Jane's ability to flee Thornfield Hall shows how this double and her original can separate, perhaps because, unlike Victor and his creature, they did not create each other and are more physically distinct than other doubles Marcus discusses. As a result, their ability to lead separate lives also precludes both of them dying in a catastrophic murder/suicide. Instead, Rochester suffers redemptive injuries in the fire that precipitates Bertha's suicide, a final act of agency that allows Jane to marry Rochester as a legal second wife without moral compromise. Jane now marries a husband who must depend on her, more evenly balancing the power dynamic in the marriage and lessening the threat of violence against her within that familial bond.

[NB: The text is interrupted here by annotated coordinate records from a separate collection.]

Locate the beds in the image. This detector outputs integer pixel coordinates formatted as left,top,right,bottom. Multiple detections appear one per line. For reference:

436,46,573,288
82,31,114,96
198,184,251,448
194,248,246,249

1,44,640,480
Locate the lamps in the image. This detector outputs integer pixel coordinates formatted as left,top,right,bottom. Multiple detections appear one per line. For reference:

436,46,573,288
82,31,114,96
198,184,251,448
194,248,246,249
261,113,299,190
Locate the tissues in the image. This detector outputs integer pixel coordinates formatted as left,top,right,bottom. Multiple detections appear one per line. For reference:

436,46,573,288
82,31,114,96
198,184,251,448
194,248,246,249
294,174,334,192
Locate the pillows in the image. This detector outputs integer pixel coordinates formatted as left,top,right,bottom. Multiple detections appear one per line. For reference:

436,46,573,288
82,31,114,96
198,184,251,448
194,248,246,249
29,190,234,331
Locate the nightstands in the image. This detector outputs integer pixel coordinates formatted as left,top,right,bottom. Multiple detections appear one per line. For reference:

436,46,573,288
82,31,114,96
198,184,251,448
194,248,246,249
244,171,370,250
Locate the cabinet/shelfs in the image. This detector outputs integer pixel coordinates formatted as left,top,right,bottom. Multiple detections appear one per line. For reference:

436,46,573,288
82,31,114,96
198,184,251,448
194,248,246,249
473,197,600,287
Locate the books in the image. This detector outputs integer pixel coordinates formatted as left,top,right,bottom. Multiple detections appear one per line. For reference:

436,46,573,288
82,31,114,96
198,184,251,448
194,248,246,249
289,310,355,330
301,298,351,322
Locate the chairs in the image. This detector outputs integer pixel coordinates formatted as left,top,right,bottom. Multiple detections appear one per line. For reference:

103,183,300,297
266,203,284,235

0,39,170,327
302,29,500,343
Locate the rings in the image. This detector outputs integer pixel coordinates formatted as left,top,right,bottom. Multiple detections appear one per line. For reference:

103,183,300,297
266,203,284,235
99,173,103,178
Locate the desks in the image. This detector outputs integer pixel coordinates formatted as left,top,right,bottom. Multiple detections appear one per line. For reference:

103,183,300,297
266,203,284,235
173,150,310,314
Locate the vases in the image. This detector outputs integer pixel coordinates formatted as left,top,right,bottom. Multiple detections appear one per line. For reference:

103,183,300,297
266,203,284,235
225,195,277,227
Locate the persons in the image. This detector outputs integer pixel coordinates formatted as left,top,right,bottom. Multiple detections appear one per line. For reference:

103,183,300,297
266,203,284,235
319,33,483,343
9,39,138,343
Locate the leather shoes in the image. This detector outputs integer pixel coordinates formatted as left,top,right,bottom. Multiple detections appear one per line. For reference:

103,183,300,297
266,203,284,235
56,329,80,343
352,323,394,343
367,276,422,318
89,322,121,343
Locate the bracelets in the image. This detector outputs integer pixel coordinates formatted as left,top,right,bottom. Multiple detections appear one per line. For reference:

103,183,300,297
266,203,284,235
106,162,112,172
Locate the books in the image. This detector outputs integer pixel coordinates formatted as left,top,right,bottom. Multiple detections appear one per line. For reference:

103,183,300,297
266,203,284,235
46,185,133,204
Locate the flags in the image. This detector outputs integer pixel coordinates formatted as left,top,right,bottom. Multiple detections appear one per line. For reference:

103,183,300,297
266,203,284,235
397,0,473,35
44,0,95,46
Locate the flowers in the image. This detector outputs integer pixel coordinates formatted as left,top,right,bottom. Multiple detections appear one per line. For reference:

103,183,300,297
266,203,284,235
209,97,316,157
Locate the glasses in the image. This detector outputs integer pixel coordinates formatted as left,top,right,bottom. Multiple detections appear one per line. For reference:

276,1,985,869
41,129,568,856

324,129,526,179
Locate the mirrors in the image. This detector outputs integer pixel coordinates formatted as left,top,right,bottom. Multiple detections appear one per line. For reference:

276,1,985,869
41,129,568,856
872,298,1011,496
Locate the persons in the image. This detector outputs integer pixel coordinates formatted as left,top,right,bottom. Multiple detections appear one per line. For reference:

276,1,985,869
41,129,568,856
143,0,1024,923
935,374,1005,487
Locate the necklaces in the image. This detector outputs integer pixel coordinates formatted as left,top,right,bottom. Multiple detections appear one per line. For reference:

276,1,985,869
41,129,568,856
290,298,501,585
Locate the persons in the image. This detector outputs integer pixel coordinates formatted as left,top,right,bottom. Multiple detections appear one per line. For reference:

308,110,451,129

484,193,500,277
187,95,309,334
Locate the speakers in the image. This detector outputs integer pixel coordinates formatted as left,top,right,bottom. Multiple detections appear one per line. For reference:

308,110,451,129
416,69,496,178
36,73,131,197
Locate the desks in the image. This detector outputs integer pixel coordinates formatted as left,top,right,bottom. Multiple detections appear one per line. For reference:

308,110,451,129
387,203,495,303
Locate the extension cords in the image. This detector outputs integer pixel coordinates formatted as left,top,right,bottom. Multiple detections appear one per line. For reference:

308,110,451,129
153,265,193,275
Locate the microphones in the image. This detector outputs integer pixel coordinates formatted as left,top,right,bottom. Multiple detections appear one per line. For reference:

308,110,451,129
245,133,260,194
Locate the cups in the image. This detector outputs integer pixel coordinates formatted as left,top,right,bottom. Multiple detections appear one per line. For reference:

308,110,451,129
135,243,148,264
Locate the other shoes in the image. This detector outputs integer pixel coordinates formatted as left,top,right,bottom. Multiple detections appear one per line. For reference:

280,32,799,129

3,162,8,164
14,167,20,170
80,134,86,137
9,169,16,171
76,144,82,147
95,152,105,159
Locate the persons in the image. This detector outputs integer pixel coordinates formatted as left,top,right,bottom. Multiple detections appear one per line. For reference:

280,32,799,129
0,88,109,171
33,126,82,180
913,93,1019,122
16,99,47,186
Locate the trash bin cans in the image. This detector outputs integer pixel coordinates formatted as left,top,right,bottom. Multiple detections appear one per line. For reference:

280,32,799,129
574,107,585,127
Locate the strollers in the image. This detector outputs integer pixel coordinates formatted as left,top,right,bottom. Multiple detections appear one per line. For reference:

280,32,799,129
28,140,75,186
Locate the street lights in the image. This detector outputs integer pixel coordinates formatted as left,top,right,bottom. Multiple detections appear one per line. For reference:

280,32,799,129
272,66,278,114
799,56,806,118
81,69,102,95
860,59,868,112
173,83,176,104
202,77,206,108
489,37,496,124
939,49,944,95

So what implications arise for Marcus's observations from their application to two double narratives written by women? First, the potential impact of the gender of the author when assessing nineteenth–century literature should be acknowledged. Nancy Armstrong notes in Desire and Domestic Fiction that “the history of the novel cannot be understood apart from the history of sexuality” (9). Elizabeth Langland contends in Nobody's Angels that “women were active in producing representations and so became prominent players in the historical scene” (6) and that in terms of “cultural currency as opposed [→page 106] to economic capital, women dominated Victorian society” (7). An analysis of nineteenth–century double narratives should include a discussion of both women authors and female doubles and their originals. Thus, an extension of Marcus's analysis to women authors in addition to Brontë and Shelley could provide a more complete picture of nineteenth–century double narratives. Moreover, taking into account the influence of the gothic tradition on an author's use of doubles, male or female, may reveal more for doubles and originals than a focus on the supernatural or self–fragmentation: it expands the analysis to social context and commentary. Whereas Shelley's and Brontë's works follow some, if not most, of the intersubjective principles Marcus provides, they also challenge some of them in a manner that leads to a social critique aligned with gothic horror, particularly violence against women. Marcus may want to further study women originals and their doubles, particularly in works written by women, to see if an expansion of these intersubjective markers is warranted. My brief foray into such an analysis suggests that it is a warranted and important extension of the solid foundation he offers for analyzing not only doubles and their originals but also clones and theirs.